One second is one second, always. So if this is the case, why do we feel like time changes speed? Well, there is a difference between Present Time and Remembered Time. You experience time differently in the moment versus when you recall it. Your Present Time will always remain at the same speed but your Remembered Time can vary widely.

So when we say that time is speeding up, we don’t mean it ACTUALLY passed more quickly, but that it seems to have passed more quickly when we recall it. It’s not “that week went so quickly” but “I don’t recall what I did during that week.”

Memory is our way of reliving our past experiences and re-experiencing our time. We remember our time with respect to what we were doing, where it was, who we were with and the emotions we had.

So here's the first key insight - the more memories you have from a past experience, the more that experience gets expanded in time.

Think back to a holiday you went on 5 years ago. Even though it was a long time ago, you’ll probably still be able to recall a lot of details, making it seem like it lasted for longer and time moved more slowly for that week.

So if time is memory and we want more time, then what we really want is more memories.

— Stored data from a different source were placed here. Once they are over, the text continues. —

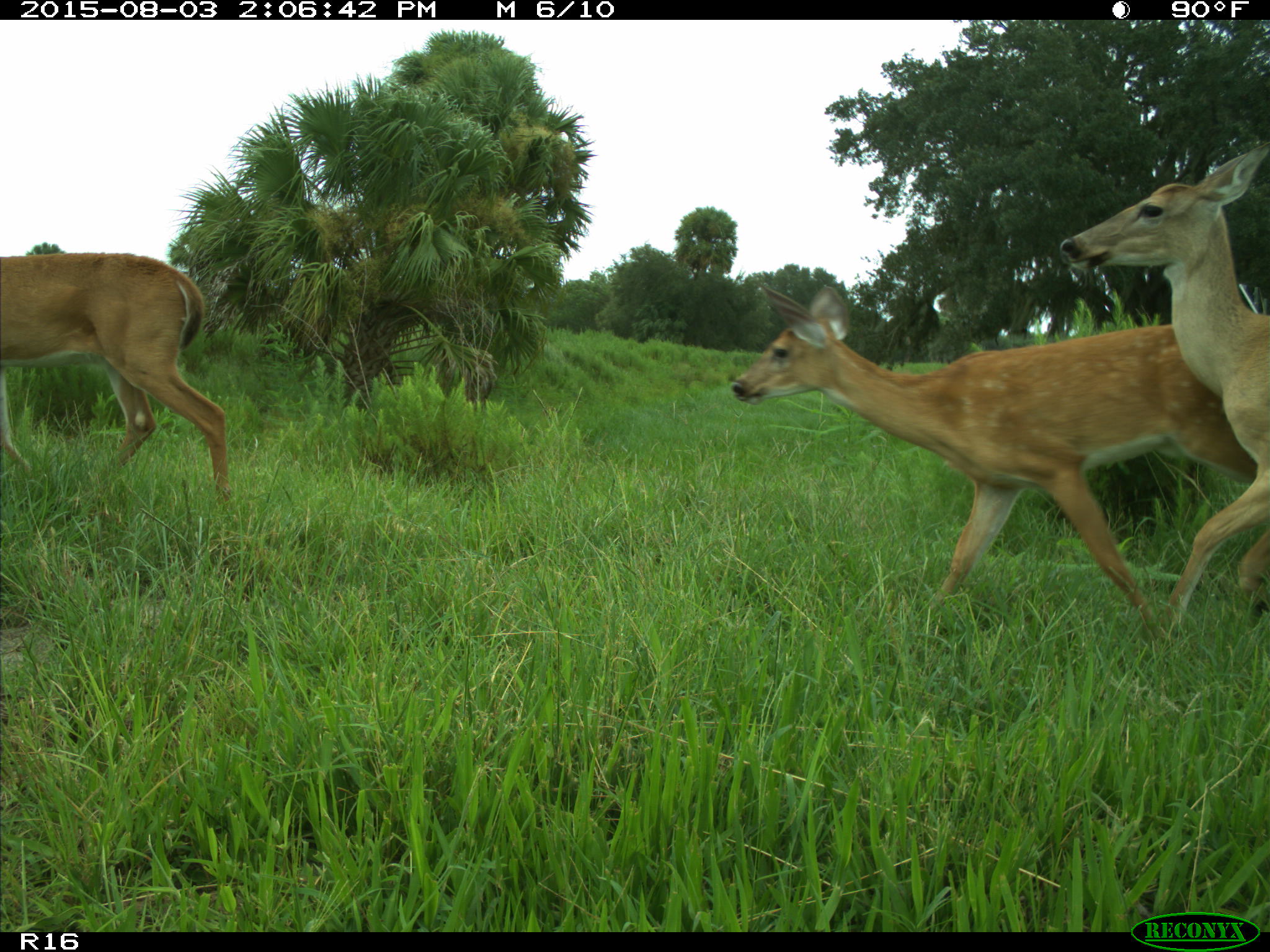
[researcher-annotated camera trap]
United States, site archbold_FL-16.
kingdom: Animalia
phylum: Chordata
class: Mammalia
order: Artiodactyla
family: Cervidae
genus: Odocoileus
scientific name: Odocoileus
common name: deer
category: unidentified deer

But this still doesn’t explain why our recollection of time speeds up with age, until you consider why memories are made...

Your brain is lazy. It wants to do as little work as possible and conserve as much energy as it can. This is why it likes routines, habits and thought patterns because once it’s done that thing a few times, it needs to think less and less about doing it again.

The thing is - when you’re young, almost EVERYTHING is new information. This is the first time you’ve been to the park, or school, or swam in the big pool, or kissed a girl, or been on a boat... Your brain is constantly recording.

This is the most important lesson to know about slowing down time. Your subjective experience of time is based on your memories, and the best way to ensure that your brain remembers what you’re doing is with two things - novelty & intensity.

When something new or intense happens, your brain doesn’t know what it needs to remember, so it just holds onto all of it. It’s never encountered this before, so it doesn’t know if it will need this information in future. Therefore, it starts recording what’s happening.

This is why holidays are such a good example to show how time and memories are linked because there’s lots of new things AND lots of intensity happening.

This is the Holiday Paradox - time flies while you’re having fun, but feels long in retrospect. As we age, our adult life gets into routines, where we do the same actions day after day after day, we drive the same route to work, speak to the same people and even think the same thoughts.

We allow ourselves to become dominated by monotonous routines, paths of least resistance and habituated thought patterns.

TLDR: routines compress time.

Novelty Saturation Theory is the idea that as we age, we experience fewer new things, so our brain stops encoding as many detailed memories, which makes time feel like it’s passing faster.

And this is the uncomfortable truth. As we get older, days move quickly because we can’t remember them, and we don’t remember our days because we haven’t done anything memorable with them. Our days are forgettable, therefore we forget them.

Monotony is the enemy of a well-remembered life. So, in order to slow time down, you MUST give your brain a reason to pay attention. Leading a full life means having lots of varied experiences, that will later be memorable. This means you need to start saying yes to more new things and no to more of the same things. Even if you've never wanted to try salsa dancing or yoga or an open mic comedy night, saying yes will guarantee that you create some novel, and potentially intense memories.

Sure it might be easier to stay on the couch instead of going out, but you know that you won’t recall a single thing if you spend yet another night watching Netflix, whereas you'll have tons of new memories if you go and do something new. Which in retrospect, makes time pass more slowly.

Allow yourself to be immersed in the things you spend your time doing, regularly plan new experiences, talk to different people, say yes to adventures wherever you can, walk the dog on a new route, visit a different town, eat at a new cafe.

These are all memory investments, that future you will be able to draw dividends from. Each day you can ask yourself “What did I do today that will stand out in my memory?” - the more you can answer this clearly, the slower your time will move.

Eventually you are going to be looking back on your life, the choice is between viewing a beautiful varied art gallery stretching as far as the eye can see, or a grey monotonous hallway peppered with the ghosts of TikTok dances and Netflix series.

If you make your life memorable, you will remember it.